【工房のお昼ご飯はいつになる!?】

 その日、トトとテテの工房は忙しかった。


「おーい!トト、テテー。街の中のからくり時計の調子悪いんだが?」


「銭湯の自動販売機、ちょっとみてくれないか?」


 トトがからくり時計を見に、テテは自動販売機へと手分けして走る。


 弟子をとれと言われているが、二人はどうしてもそんな気になれない。二人でいるほうが気楽だし、他人を入れると発明に集中できないからだ。


『お昼は温かいラーメンにするのだ!』

 

 リヴィオが苦心、再現して作ったインスタントの味噌ラーメンとやらは、二人のお気に入りとなっている。お昼にひさしぶりに食べたくて、リヴィオからもらってきたのだが……。

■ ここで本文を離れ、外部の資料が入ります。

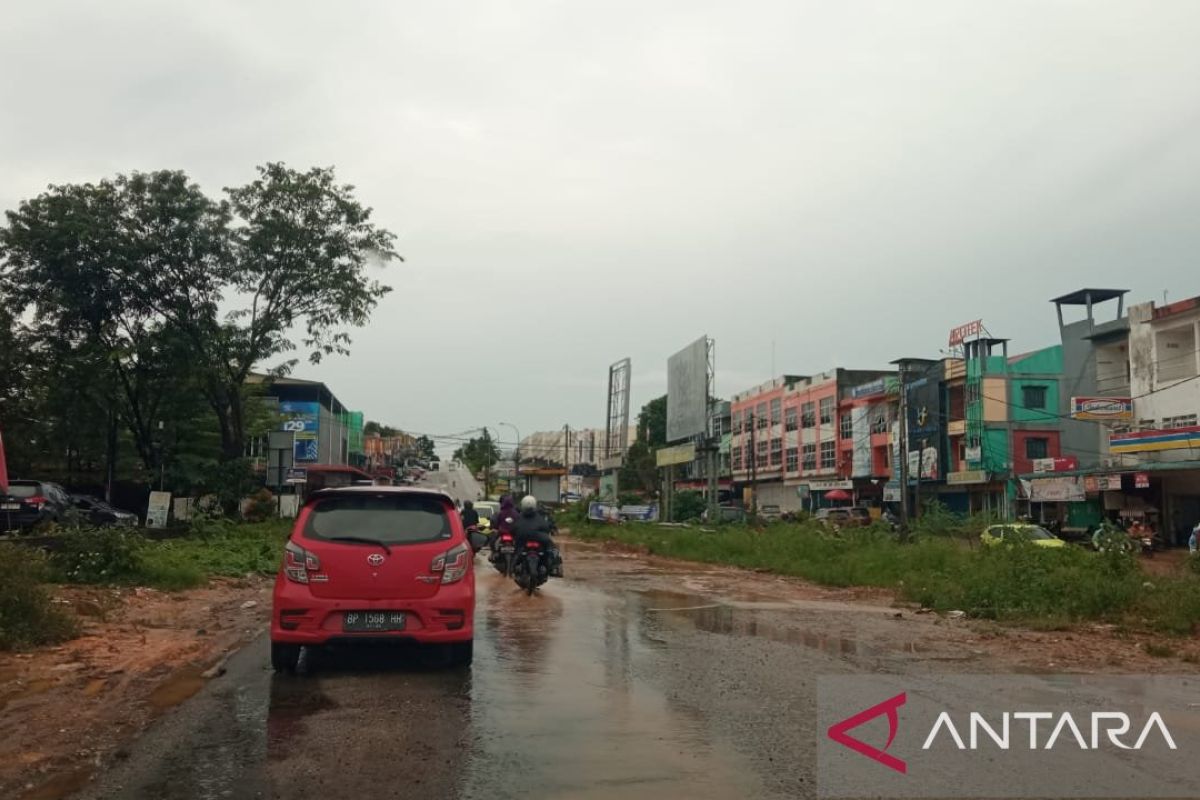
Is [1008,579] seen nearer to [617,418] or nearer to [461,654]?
[461,654]

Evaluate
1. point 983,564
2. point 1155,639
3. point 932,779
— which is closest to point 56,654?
point 932,779

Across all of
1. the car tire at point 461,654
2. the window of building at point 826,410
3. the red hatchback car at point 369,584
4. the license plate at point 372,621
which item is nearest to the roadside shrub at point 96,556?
the red hatchback car at point 369,584

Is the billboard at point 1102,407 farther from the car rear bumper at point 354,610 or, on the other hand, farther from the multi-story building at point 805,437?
the car rear bumper at point 354,610

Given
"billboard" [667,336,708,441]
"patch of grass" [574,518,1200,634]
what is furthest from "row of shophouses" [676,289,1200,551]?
"patch of grass" [574,518,1200,634]

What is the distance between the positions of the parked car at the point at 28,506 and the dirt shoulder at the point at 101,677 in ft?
33.5

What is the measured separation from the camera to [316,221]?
100ft

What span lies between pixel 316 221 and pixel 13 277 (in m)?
9.02

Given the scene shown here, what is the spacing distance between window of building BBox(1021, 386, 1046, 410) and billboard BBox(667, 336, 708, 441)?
55.4 ft

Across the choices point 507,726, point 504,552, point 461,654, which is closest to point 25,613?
point 461,654

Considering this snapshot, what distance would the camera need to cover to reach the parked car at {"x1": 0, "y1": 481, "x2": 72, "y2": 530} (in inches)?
893

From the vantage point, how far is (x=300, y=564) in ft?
27.7

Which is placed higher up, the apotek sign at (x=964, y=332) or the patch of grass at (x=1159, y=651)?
the apotek sign at (x=964, y=332)

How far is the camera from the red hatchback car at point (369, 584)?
27.3ft

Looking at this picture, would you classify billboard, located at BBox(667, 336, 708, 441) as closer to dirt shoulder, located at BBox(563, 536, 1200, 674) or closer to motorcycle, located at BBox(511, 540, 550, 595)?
dirt shoulder, located at BBox(563, 536, 1200, 674)
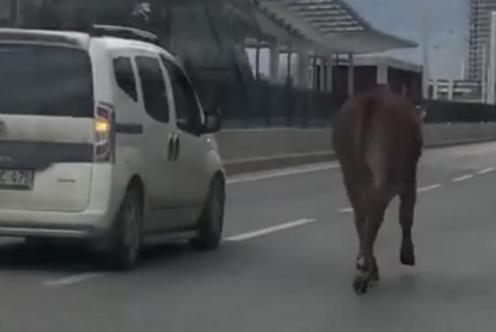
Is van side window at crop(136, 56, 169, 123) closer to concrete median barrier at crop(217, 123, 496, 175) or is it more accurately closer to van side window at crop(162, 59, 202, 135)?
van side window at crop(162, 59, 202, 135)

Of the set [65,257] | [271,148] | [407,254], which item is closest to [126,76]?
[65,257]

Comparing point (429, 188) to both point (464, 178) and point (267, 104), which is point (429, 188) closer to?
point (464, 178)

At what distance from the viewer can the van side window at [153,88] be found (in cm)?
1250

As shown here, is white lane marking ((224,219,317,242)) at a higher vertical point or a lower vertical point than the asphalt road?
lower

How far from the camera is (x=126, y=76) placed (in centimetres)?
1215

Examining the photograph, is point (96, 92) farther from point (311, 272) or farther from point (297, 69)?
point (297, 69)

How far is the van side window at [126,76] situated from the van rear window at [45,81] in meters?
0.25

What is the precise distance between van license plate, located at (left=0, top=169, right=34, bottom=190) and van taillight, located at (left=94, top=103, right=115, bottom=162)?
1.89 ft

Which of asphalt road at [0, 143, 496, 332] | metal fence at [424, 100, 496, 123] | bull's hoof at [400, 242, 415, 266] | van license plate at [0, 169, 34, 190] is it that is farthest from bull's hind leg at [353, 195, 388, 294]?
metal fence at [424, 100, 496, 123]

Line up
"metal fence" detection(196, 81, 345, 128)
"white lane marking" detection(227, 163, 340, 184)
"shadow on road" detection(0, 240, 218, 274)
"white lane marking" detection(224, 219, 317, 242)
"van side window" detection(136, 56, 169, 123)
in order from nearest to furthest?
"shadow on road" detection(0, 240, 218, 274)
"van side window" detection(136, 56, 169, 123)
"white lane marking" detection(224, 219, 317, 242)
"white lane marking" detection(227, 163, 340, 184)
"metal fence" detection(196, 81, 345, 128)

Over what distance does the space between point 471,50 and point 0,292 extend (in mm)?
116343

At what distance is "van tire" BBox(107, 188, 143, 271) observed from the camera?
11.9 metres

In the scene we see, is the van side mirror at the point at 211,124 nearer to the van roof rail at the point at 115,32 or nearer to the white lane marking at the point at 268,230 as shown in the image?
the van roof rail at the point at 115,32

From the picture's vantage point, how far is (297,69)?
71188 millimetres
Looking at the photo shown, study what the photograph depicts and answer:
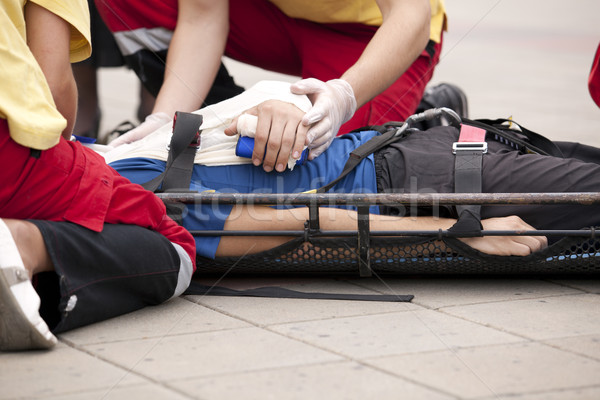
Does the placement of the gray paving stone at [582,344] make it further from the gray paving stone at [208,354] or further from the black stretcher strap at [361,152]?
the black stretcher strap at [361,152]

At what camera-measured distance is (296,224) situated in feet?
6.89

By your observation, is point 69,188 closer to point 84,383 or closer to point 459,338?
point 84,383

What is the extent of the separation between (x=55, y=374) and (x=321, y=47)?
217 cm

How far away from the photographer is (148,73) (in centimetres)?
353

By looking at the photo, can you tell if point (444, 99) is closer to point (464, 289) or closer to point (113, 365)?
point (464, 289)

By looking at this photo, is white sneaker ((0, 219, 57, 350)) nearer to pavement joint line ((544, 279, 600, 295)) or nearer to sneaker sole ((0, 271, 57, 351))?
sneaker sole ((0, 271, 57, 351))

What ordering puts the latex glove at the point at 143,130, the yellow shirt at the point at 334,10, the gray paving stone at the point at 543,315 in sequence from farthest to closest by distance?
1. the yellow shirt at the point at 334,10
2. the latex glove at the point at 143,130
3. the gray paving stone at the point at 543,315

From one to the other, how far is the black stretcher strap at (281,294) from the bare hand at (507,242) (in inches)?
9.8

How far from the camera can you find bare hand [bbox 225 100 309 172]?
2.11 meters

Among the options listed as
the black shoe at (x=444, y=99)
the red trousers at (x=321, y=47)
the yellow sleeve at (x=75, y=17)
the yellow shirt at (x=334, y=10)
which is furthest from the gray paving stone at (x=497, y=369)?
the black shoe at (x=444, y=99)

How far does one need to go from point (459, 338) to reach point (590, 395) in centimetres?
35

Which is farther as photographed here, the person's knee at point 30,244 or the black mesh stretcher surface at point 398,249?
the black mesh stretcher surface at point 398,249

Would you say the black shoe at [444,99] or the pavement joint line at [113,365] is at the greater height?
the black shoe at [444,99]

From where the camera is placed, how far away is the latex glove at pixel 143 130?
2.53m
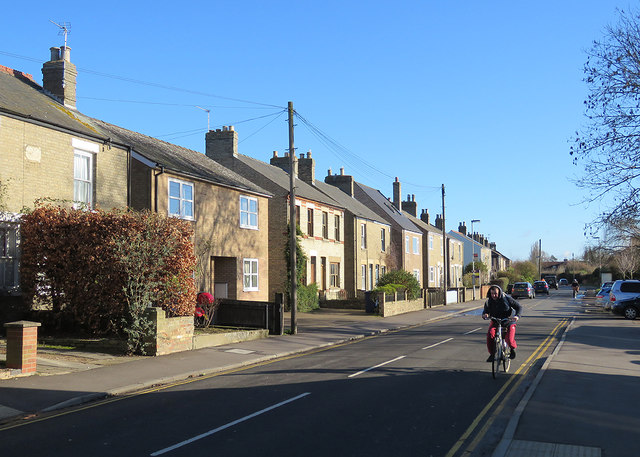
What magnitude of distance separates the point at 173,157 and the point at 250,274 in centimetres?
666

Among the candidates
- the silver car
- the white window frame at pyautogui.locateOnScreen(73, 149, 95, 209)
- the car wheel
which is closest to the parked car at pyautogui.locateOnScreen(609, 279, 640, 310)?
the silver car

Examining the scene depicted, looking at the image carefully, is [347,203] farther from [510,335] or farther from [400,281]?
[510,335]

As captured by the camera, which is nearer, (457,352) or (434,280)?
(457,352)

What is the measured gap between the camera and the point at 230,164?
1378 inches

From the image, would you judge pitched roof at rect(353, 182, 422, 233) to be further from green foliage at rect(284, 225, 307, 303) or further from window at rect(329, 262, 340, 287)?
green foliage at rect(284, 225, 307, 303)

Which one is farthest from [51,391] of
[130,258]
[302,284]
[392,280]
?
[392,280]

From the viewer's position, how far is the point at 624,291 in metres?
30.9

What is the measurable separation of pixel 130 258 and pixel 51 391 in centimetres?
526

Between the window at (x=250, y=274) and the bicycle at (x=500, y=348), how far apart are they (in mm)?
16620

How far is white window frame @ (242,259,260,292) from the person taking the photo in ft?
90.7

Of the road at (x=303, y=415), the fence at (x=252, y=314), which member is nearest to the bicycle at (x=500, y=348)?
the road at (x=303, y=415)

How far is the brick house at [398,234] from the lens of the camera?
52.4m

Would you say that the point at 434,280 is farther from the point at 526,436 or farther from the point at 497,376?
the point at 526,436

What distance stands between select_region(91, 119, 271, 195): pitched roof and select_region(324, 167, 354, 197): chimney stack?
22399mm
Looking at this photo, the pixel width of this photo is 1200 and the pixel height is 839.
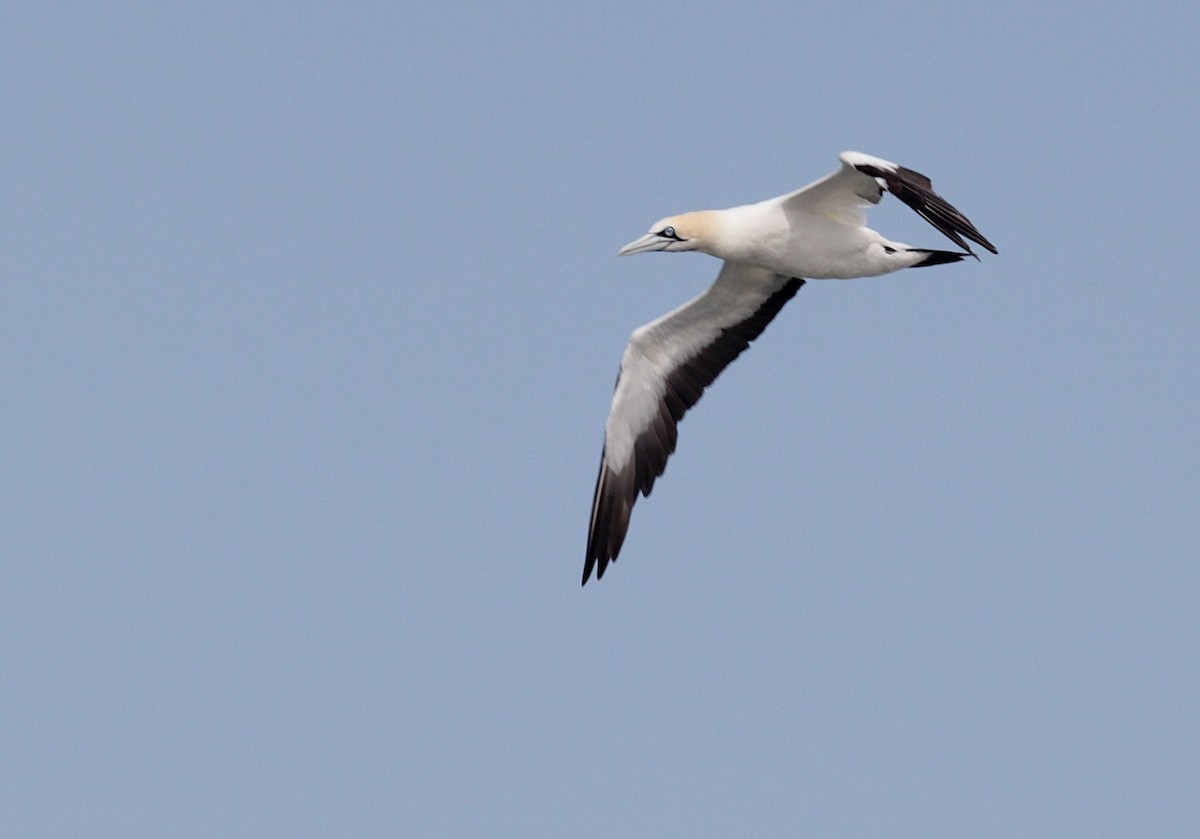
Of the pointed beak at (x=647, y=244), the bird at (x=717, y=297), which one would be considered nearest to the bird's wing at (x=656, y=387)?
the bird at (x=717, y=297)

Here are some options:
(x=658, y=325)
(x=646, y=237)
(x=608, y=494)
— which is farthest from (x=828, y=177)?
→ (x=608, y=494)

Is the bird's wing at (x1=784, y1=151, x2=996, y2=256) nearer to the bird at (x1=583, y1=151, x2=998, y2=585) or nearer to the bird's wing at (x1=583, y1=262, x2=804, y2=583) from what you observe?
the bird at (x1=583, y1=151, x2=998, y2=585)

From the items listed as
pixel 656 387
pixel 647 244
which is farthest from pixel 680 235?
pixel 656 387

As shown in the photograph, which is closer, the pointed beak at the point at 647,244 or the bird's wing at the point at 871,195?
the bird's wing at the point at 871,195

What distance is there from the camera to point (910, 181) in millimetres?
14727

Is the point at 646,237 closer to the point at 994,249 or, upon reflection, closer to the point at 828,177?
the point at 828,177

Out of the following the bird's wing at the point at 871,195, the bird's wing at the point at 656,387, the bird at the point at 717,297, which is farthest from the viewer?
the bird's wing at the point at 656,387

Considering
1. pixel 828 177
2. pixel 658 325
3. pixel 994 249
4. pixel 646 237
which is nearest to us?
pixel 994 249

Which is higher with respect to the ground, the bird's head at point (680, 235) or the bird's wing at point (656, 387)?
the bird's head at point (680, 235)

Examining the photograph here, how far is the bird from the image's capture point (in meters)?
16.2

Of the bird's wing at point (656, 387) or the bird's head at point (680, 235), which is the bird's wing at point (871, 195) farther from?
the bird's wing at point (656, 387)

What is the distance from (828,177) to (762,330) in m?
2.80

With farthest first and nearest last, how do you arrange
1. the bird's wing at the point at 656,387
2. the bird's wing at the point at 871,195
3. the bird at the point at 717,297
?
the bird's wing at the point at 656,387, the bird at the point at 717,297, the bird's wing at the point at 871,195

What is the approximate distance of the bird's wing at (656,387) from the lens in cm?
1803
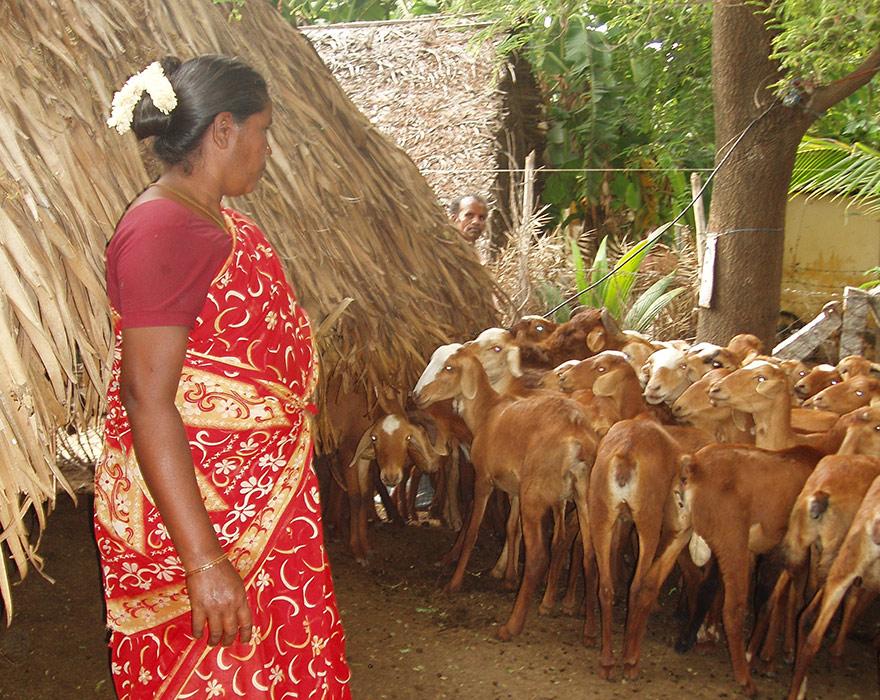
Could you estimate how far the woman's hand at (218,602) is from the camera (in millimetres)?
2064

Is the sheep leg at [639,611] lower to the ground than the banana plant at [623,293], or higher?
lower

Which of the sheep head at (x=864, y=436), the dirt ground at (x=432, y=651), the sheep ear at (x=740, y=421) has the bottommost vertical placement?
the dirt ground at (x=432, y=651)

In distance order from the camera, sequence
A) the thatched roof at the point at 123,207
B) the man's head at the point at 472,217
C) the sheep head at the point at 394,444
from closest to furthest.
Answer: the thatched roof at the point at 123,207, the sheep head at the point at 394,444, the man's head at the point at 472,217

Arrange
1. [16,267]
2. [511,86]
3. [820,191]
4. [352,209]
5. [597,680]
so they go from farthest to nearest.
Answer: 1. [511,86]
2. [820,191]
3. [352,209]
4. [597,680]
5. [16,267]

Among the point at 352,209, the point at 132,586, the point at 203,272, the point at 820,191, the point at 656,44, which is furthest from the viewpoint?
the point at 656,44

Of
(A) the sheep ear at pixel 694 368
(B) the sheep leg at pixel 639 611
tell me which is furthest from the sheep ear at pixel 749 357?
(B) the sheep leg at pixel 639 611

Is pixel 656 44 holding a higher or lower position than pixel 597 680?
higher

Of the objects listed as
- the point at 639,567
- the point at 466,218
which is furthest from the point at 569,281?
the point at 639,567

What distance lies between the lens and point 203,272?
6.82 feet

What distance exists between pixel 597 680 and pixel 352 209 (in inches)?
103

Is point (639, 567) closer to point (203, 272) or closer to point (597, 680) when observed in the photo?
point (597, 680)

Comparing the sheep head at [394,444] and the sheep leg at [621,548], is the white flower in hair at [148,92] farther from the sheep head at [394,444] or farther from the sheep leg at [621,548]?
the sheep head at [394,444]

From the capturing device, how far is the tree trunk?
6055 millimetres

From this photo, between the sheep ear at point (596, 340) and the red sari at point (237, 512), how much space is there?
346 cm
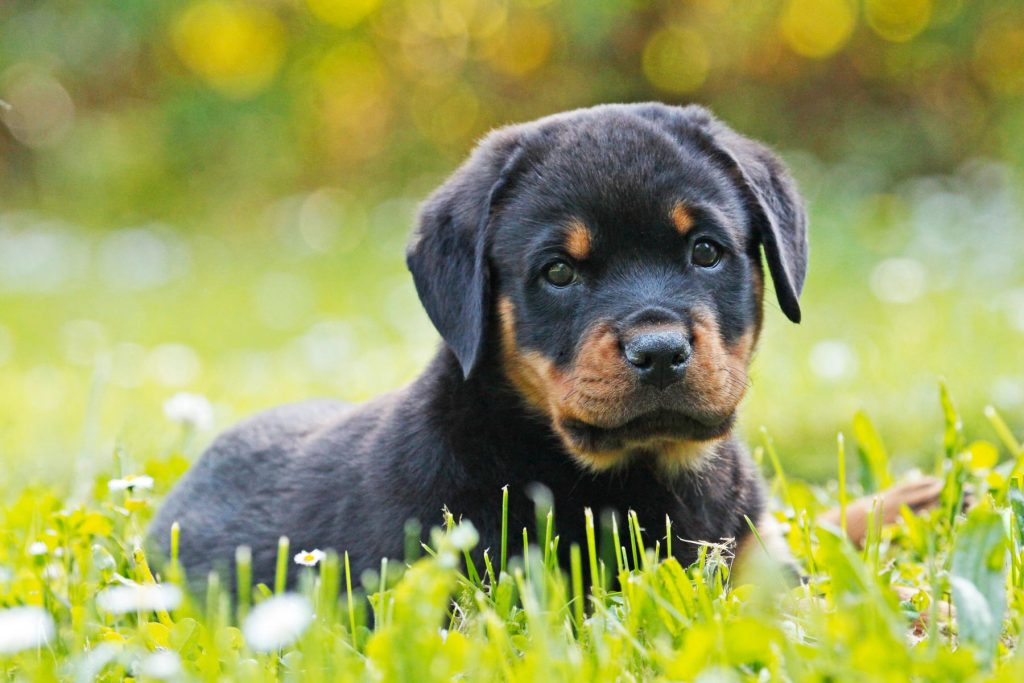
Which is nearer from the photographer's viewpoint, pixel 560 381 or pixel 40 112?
pixel 560 381

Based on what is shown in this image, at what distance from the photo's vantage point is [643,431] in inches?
107


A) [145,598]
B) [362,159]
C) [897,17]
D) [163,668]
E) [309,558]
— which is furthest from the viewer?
[362,159]

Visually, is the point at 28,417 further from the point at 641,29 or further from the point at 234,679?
the point at 641,29

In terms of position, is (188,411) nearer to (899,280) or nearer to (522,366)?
(522,366)

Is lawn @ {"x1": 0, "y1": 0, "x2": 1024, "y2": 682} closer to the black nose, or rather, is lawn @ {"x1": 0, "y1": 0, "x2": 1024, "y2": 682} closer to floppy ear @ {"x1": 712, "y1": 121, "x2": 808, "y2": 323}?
floppy ear @ {"x1": 712, "y1": 121, "x2": 808, "y2": 323}

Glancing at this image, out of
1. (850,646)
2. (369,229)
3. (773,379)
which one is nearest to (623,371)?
(850,646)

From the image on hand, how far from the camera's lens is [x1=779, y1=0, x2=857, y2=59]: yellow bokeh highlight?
38.2 feet

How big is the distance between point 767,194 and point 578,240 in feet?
1.77

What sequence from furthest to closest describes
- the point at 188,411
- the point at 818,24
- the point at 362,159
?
1. the point at 362,159
2. the point at 818,24
3. the point at 188,411

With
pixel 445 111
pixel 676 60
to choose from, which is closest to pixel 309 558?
pixel 676 60

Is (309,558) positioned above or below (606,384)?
below

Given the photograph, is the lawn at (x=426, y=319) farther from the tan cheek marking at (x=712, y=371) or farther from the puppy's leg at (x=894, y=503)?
the tan cheek marking at (x=712, y=371)

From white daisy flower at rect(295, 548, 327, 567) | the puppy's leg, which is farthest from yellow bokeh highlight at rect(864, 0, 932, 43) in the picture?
white daisy flower at rect(295, 548, 327, 567)

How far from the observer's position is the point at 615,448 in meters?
2.78
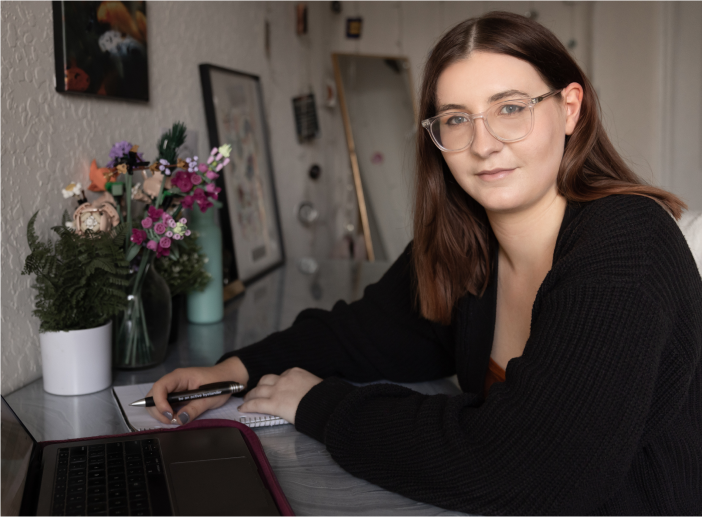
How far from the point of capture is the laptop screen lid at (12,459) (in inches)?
23.3

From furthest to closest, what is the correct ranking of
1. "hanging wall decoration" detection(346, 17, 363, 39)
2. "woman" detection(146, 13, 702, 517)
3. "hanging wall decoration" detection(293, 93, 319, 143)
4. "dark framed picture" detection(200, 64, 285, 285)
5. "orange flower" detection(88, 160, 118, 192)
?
"hanging wall decoration" detection(346, 17, 363, 39) → "hanging wall decoration" detection(293, 93, 319, 143) → "dark framed picture" detection(200, 64, 285, 285) → "orange flower" detection(88, 160, 118, 192) → "woman" detection(146, 13, 702, 517)

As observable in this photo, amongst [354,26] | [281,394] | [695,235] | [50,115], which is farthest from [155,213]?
[354,26]

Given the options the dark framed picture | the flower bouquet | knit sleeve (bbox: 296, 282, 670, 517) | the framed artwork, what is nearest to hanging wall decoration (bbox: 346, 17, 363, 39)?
the dark framed picture

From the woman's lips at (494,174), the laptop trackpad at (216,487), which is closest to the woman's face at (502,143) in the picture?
the woman's lips at (494,174)

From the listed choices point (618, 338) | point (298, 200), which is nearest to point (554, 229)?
point (618, 338)

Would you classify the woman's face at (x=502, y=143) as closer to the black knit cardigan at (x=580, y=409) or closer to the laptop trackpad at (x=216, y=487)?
the black knit cardigan at (x=580, y=409)

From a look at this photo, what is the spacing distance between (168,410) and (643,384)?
66 centimetres

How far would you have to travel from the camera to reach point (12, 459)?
2.13 feet

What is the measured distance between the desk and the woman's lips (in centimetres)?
44

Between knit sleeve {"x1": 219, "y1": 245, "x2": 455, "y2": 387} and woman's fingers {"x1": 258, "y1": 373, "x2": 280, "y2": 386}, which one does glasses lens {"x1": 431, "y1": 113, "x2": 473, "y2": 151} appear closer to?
knit sleeve {"x1": 219, "y1": 245, "x2": 455, "y2": 387}

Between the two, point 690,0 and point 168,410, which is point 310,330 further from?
point 690,0

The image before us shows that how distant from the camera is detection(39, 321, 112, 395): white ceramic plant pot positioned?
3.37 ft

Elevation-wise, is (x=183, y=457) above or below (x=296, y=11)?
below

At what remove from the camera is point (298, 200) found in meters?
3.01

「やれやれ、やっと帰ってきたのだ。テテはまだなのだ?先にお湯を沸かしておくのだ」


 トトがお昼ご飯を食べようとすると、またドアのベルが鳴った。かわいらしい子どもが泣きべそをかいて立っている。


「どうしたのだ!?」


「僕の馬の玩具が壊れちゃったんだー!直せないかな?」


「大事なものなのだ?」


「誕生日に買ってもらったんだもの」


 それは直してやりたいのだとトトは工具箱を持ってきて、分解し、壊れた部品の代わりになるものを削ったり嵌めこんだりした。無事に馬が動いて、床の上をパカパカと歩くと、子どもがありがとう!とお礼を言って満面の笑顔で帰っていく。


「あああああ!?お湯が!!……あやうく火事になってテテに怒られるところだったのだ」


 鍋に沸かしたお湯は蒸発してなくなり、火にあぶられて熱々の鍋だけがあった。証拠を隠そうとトトは水で冷やしておく。


「ただいまなのだー。お昼ご飯食べるのだー!」


「テテ、今、お湯を沸かすのだ!」


 再び、火にかけようとすると、玄関のベルが鳴る。嫌な予感がするのだ。


「トトー!テテー!いるか?自転車のメンテナンスをしてほしい。なんかサイクリングしてる客から変な音がするって言われるんだよ」


『油をさしておけばいいのだ!』


 我らの昼食を邪魔するな!なのだ!と油だけ渡そうとすると、困ったように『どこに?』と聞かれた。……説明するのも時間がかかるので、二人でさっさと油をさそう!と走り出す。


 無事に自転車は滑らかに走るようなった。


「さて、ラーメンを作るのだ!」


 バーンと扉が無遠慮に開いた。


「うちの奥さんが怒ってるうううう!冷蔵庫が壊れて、中身が腐る!助けてええええ」


 フリッツである。奥さんには滅法弱いと聞いている。仕方ないのだとトトが行こうとする。テテも二人の方が早いと言って、二人で修理をしに行く。なんでも中に物をいれすぎなのだ。冷蔵庫の中身はパンパンだった。


 ありがとうと感謝されて、やっとやっとラーメンにたどりついた。ドアの前にセイラがいた……まさか!?とトトとテテは顔を見合わせる。


「二人とも、お疲れ様。仕事だった?」


『……そうなのだ』


 腹ペコで元気の無い声になった。


「これ、食べて。差し入れよ」


『セイラあああああああ!!!!』


 我らはバスケットを差し出すセイラに抱きついたのだった。


 時々、セイラはこうやって食べ物の差し入れにきてくれるのだった。発明に没頭すると何も食べず、眠らず、風呂にも入らないため、体に悪いわよと見にくるのだった。


 ついでにラーメンを手慣れた感じで作っていってくれた。そのおいしかったことといったら!やっとありつけた昼食を食べ、満足し、トトとテテは顔を見合わせてにんまりしたのだった。